Beirute, Líbano, 17/5/2011 – Enquanto aumenta a violência dos levantes populares na Síria, floresce o mercado negro de armas leves e médias no Líbano. “Os preços triplicaram em menos de dois meses”, afirmou Wael, um vendedor de armas local cujo nome foi mudado para proteger sua identidade. Segundo os comerciantes libaneses, os sírios cruzam a fronteira para o país vizinho a fim de comprar armas desde o final de janeiro, quando o país viveu os protestos pela democracia que receberam uma sangrenta resposta do governo.
Temendo que a onda de violência na Síria chegue até seu território, os libaneses também começaram a comprar armas leves. Desde o começo dos levantes, dezenas de soldados e centenas de civis morreram. Os ativistas dizem que os mortos chegam a 800. Porém, as autoridades sírias culpam “os grupos armados”, grupos salafistas e uma conspiração do Ocidente.

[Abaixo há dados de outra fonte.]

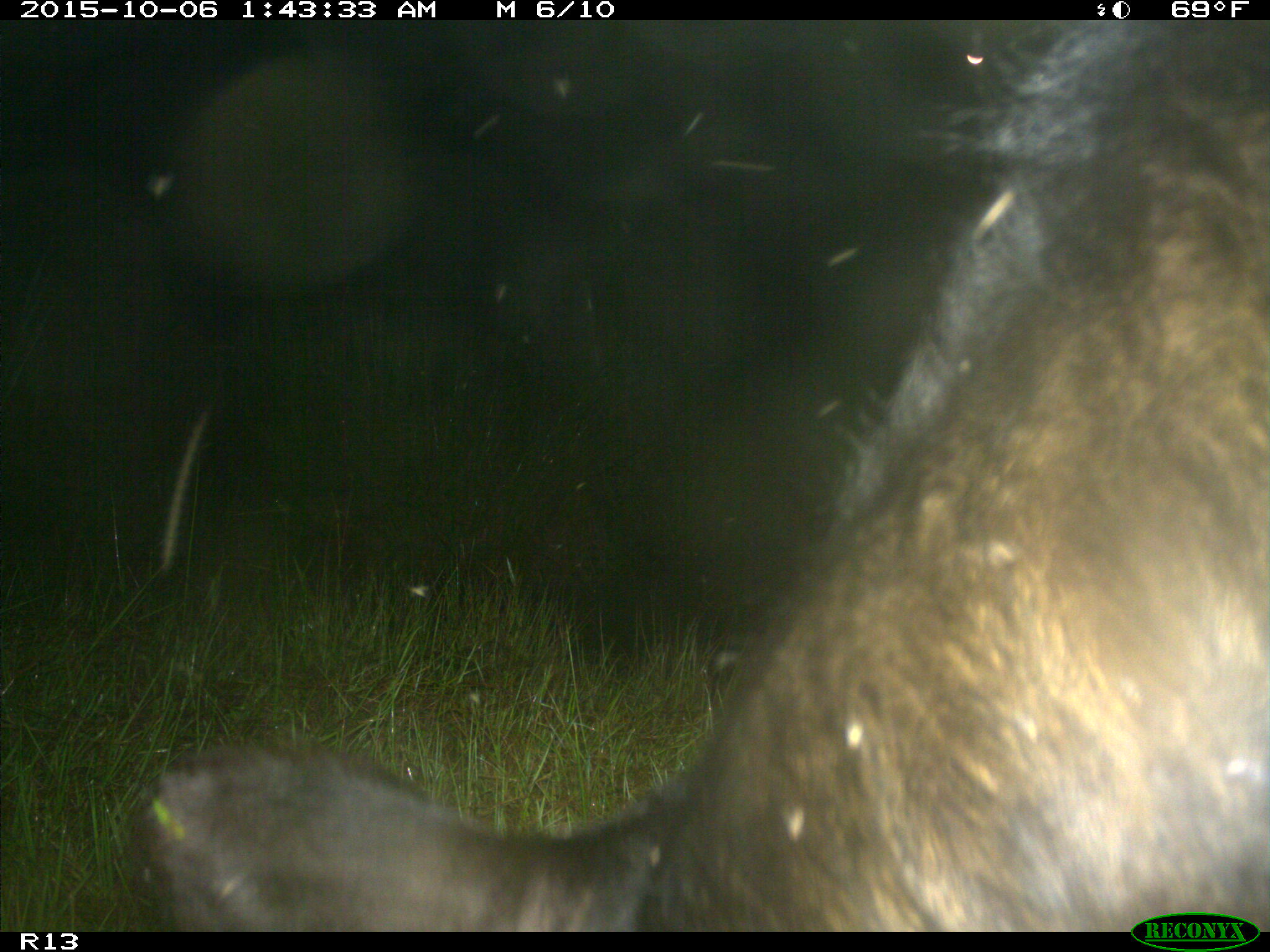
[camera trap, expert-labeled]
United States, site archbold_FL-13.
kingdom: Animalia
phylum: Chordata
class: Mammalia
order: Artiodactyla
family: Bovidae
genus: Bos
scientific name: Bos taurus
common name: domestic cow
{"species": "Bos taurus (domestic cow)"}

A agência oficial de notícias da Síria, Sana, citou uma fonte militar dizendo que o Exército e as unidades de segurança continuam perseguindo “organizações terroristas armadas”. No dia 11, “dezenas de integrantes de organizações adquiriram uma enorme quantidade de armas e munições variadas em Baba Amr, na província de Homs, e na zona rural de Deraa. Dois militares foram martirizados e outros cinco ficaram feridos nos enfrentamentos”, informou a agência em seu site.
Os ativistas negam ter comprado armas, culpando pelas mortes de soldados membros dos serviços secretos de inteligência, que supostamente fuzilaram os efetivos que se negaram a disparar contra os manifestantes. “Não estamos armados. Isto é absurdo”, disse à IPS um ativista sírio que não quis se identificar.
O panorama sírio, em geral, se mostra turvo em meio a acusações e contra-acusações na falta de uma cobertura da mídia, enquanto a maioria dos jornalistas estrangeiros tem sua entrada proibida no país. Mas, no vizinho Líbano, os que vendem armas destacam que muitos sírios as compram para se defender. Também admitem que algumas vendas parecem ser parte de um esforço concertado e mais estruturado.
“Entretanto, é extremamente difícil saber qual segmento da sociedade estes compradores representam, já que mantêm sua identidade em segredo”, explicou Wael. “Os moradores locais também compram armas por medo das tensões sectárias, consequência da desestabilização do regime de Bashar Assad”, afirmou Brahim, outro vendedor de armas que conversou com a IPS preservando sua identidade. Embora não esteja claro quem exatamente está por trás da compra, a carestia de armas deixa claro que, de fato, existe uma demanda maior.
Nas ruas de Beirute o preço de um rifle AL-47 passou de US$ 850 para US$ 1,45 mil, enquanto um M4, que antes custava US$ 5,8 mil, agora é vendido a US$ 7,5 mil. Um rifle M16 sai por US$ 2,5 mil, o que representa aumento de 50% em relação ao preço anterior. Trata-se de uma arma padrão do Exército dos Estados Unidos, muito usada durante a Guerra do Vietnã (1965-1975). Por outro lado, o Exército e a Marinha empregaram no Iraque e no Afeganistão a carabina M4 como arma básica.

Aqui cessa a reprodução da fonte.